Available data START
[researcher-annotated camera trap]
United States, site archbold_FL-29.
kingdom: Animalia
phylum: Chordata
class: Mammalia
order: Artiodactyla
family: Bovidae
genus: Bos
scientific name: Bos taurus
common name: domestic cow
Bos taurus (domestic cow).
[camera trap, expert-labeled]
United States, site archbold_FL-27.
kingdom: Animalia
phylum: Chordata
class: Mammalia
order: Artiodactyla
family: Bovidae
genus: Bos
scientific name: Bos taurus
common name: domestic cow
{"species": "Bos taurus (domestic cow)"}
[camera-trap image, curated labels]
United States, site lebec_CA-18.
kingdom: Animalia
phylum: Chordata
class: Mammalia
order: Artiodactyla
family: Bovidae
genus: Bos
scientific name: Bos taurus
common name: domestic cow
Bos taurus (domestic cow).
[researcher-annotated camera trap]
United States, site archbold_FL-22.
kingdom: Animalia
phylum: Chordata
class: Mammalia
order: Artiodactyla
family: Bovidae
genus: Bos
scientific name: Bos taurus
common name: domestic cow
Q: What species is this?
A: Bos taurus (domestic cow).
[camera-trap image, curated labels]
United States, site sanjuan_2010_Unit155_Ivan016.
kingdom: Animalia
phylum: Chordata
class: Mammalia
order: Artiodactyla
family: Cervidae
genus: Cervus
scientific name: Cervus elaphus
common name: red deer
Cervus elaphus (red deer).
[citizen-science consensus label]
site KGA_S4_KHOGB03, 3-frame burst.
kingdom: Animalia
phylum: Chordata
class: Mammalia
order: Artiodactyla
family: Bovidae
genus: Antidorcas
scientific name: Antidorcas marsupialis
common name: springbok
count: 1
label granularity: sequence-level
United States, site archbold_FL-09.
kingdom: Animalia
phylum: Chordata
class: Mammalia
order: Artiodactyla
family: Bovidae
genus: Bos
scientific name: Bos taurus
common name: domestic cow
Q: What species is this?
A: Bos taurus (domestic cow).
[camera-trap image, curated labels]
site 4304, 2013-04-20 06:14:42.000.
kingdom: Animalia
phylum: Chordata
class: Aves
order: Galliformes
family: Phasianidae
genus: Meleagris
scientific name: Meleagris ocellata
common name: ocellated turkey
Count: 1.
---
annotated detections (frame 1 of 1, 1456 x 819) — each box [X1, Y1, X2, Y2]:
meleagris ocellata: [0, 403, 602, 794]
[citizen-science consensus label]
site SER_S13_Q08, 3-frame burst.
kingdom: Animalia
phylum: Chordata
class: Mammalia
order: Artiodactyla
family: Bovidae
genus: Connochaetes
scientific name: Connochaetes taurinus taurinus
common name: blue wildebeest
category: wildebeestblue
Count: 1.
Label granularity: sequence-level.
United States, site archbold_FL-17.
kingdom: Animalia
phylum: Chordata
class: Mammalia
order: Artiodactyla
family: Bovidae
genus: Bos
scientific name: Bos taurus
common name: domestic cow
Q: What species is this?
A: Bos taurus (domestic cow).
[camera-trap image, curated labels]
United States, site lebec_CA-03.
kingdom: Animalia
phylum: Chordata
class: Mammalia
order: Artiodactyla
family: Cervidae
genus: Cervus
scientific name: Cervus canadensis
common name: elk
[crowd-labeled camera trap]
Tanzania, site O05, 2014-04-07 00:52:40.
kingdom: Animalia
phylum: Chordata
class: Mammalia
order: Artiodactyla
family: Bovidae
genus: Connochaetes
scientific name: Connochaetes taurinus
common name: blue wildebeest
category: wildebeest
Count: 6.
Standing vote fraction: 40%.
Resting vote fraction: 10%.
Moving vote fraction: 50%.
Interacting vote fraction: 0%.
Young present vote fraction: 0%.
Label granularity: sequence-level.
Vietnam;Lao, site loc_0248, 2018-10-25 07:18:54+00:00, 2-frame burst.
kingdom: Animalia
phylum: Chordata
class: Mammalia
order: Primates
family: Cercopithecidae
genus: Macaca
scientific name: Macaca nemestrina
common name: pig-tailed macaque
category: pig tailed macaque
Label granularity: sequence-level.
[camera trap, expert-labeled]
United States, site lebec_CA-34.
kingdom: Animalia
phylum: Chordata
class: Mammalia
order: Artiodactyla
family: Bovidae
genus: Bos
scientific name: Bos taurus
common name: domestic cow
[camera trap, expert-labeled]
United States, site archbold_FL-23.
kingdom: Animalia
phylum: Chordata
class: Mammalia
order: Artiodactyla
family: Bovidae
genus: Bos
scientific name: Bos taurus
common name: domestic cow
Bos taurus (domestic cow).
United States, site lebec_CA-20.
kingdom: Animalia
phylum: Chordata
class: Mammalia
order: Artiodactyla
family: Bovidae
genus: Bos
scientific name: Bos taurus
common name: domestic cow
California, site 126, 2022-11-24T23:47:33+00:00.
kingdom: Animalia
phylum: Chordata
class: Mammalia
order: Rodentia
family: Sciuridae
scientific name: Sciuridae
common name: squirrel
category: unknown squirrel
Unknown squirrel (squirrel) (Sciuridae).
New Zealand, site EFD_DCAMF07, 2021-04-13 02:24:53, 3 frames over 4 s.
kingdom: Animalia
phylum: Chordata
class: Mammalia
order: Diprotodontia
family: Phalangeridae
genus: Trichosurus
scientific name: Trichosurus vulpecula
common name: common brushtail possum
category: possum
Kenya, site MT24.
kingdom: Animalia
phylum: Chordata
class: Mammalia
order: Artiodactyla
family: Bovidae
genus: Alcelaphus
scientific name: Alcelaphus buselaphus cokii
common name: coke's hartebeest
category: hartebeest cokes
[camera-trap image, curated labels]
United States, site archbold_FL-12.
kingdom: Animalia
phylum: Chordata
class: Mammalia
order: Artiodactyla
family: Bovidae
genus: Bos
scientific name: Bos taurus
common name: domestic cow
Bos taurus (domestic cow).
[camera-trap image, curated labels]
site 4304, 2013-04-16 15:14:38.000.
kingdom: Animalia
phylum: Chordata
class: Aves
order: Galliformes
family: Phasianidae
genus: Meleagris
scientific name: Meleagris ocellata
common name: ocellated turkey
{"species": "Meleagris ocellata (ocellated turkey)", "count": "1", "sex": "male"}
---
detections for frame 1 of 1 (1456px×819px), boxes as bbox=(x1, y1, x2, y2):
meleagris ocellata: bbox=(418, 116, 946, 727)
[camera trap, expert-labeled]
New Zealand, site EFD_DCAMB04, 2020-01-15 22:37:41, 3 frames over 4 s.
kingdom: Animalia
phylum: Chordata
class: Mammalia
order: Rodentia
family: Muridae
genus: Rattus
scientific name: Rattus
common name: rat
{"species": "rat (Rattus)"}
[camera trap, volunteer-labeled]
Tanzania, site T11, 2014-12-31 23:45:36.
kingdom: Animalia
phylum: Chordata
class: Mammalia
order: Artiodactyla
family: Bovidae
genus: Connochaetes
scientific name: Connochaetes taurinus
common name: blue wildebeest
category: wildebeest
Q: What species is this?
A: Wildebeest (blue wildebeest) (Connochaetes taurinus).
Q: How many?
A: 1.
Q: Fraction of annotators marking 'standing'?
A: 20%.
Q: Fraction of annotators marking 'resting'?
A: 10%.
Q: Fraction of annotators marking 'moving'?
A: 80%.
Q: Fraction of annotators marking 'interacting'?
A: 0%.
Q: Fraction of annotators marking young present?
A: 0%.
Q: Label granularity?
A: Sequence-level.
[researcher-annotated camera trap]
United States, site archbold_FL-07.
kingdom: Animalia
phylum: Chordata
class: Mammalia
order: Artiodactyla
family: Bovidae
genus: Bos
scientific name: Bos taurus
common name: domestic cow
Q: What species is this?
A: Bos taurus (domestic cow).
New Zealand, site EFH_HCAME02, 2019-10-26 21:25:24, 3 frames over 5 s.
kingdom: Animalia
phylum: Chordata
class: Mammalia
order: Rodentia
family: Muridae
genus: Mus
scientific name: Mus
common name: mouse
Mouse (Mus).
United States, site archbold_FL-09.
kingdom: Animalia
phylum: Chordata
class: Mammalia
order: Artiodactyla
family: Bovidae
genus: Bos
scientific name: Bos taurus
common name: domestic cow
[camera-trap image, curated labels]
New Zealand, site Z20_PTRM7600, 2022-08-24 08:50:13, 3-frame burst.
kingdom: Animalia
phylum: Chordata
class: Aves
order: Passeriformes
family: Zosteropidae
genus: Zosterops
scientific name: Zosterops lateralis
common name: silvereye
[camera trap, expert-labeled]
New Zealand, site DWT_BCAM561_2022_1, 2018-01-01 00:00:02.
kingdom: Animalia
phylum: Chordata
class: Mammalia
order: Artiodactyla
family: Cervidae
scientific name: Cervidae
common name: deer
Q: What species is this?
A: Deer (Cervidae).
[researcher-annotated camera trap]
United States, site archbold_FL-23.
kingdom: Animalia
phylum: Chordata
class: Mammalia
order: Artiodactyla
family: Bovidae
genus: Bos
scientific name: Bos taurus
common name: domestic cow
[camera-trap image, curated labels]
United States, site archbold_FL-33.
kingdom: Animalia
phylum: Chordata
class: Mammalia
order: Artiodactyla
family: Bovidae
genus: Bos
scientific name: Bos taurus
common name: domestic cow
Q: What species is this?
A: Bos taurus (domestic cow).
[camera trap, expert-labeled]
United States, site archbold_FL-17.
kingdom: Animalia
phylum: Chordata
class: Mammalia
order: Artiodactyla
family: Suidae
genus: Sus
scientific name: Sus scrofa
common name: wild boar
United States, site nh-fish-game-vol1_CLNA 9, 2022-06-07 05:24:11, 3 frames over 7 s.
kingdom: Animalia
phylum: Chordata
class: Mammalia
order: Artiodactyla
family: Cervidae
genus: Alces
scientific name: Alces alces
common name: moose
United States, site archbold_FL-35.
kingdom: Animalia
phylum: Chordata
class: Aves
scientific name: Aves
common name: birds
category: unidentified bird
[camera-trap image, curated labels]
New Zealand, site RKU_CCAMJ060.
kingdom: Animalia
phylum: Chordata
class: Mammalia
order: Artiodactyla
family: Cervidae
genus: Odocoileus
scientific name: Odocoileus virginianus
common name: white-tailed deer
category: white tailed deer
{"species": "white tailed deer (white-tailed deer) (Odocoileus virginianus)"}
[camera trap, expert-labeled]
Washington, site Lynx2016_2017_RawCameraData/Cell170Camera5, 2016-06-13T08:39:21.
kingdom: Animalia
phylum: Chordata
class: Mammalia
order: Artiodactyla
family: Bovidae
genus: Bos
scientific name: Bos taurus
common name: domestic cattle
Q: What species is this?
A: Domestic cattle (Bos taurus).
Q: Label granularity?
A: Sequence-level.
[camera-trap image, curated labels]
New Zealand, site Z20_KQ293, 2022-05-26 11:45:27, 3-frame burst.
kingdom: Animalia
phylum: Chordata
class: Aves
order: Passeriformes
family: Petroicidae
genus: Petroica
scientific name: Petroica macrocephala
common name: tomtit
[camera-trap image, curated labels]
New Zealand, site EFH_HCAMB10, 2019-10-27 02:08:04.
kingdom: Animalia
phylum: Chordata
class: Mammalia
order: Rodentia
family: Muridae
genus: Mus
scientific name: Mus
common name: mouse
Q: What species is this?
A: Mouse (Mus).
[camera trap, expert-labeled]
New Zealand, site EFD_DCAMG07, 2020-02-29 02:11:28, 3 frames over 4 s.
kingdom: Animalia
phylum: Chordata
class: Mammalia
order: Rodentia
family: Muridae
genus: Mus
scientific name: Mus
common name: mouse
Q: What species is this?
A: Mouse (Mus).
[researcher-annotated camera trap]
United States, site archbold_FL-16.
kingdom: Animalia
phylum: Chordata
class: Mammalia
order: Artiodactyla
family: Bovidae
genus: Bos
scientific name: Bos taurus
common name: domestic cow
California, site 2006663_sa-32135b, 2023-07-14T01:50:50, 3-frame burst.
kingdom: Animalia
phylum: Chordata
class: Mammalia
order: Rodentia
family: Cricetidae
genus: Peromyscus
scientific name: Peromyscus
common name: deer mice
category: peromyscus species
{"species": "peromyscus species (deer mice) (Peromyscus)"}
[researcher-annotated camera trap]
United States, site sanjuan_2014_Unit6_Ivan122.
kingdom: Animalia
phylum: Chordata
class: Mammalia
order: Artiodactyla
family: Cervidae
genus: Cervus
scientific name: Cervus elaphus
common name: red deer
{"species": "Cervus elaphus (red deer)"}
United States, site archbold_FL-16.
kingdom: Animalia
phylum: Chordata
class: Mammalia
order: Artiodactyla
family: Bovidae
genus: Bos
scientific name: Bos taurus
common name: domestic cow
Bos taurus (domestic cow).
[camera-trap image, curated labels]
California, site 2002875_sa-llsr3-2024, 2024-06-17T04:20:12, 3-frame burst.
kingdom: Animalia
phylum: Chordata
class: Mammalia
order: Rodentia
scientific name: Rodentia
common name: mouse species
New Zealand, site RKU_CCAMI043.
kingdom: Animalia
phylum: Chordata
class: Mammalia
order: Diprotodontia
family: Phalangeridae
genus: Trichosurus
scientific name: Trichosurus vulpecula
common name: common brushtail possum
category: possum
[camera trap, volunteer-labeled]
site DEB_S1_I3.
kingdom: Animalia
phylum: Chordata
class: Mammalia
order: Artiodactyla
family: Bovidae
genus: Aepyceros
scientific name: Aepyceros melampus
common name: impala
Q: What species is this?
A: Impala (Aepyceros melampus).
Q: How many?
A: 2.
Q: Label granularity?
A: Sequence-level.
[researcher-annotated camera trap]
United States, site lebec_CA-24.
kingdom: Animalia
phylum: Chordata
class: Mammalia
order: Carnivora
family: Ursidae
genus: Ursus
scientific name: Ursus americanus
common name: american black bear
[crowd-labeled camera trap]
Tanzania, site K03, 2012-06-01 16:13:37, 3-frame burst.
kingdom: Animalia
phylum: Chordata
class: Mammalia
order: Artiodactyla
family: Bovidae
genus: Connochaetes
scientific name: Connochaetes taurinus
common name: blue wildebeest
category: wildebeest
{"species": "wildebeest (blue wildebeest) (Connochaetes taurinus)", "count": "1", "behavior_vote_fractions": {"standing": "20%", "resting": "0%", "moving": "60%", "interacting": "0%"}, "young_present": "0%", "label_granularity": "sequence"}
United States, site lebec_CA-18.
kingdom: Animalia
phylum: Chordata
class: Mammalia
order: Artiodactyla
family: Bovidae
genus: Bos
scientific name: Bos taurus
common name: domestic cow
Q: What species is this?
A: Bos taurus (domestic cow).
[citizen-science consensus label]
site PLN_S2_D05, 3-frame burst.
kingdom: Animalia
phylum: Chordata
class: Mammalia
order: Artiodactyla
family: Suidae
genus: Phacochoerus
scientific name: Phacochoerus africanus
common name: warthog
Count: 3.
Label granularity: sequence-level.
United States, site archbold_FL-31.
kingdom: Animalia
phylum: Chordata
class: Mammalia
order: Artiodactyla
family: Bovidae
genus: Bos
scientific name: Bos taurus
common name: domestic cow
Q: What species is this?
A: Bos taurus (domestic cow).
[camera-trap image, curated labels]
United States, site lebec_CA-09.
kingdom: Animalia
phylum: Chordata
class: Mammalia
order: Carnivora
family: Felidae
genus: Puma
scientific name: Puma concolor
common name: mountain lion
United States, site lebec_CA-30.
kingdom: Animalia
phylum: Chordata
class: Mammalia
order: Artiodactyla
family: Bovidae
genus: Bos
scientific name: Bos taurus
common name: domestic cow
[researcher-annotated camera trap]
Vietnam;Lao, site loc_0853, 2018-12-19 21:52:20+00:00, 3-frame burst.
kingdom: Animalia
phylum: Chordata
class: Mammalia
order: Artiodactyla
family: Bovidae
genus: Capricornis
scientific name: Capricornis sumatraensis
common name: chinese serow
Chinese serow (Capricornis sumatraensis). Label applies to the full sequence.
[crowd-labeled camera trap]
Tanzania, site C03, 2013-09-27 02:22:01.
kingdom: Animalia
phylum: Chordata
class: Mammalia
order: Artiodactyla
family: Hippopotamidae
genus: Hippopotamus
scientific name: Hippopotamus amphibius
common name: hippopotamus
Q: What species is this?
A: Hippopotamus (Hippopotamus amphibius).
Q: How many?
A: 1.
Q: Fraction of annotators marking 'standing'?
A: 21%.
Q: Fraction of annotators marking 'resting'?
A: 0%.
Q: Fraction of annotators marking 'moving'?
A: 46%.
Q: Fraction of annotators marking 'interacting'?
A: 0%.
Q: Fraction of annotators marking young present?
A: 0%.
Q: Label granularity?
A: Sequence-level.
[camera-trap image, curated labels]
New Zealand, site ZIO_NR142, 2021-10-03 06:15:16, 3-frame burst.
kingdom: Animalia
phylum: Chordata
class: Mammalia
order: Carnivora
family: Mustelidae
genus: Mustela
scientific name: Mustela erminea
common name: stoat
Available data END
> _Aim of the task_: Could you reproduce, exactly, every line above from the line with "A: Impala (Aepyceros melampus)." to the line with "scientific name: Ursus americanus", and no other line? Both ends count.

> _Reply to the task_:
A: Impala (Aepyceros melampus).
Q: How many?
A: 2.
Q: Label granularity?
A: Sequence-level.
[researcher-annotated camera trap]
United States, site lebec_CA-24.
kingdom: Animalia
phylum: Chordata
class: Mammalia
order: Carnivora
family: Ursidae
genus: Ursus
scientific name: Ursus americanus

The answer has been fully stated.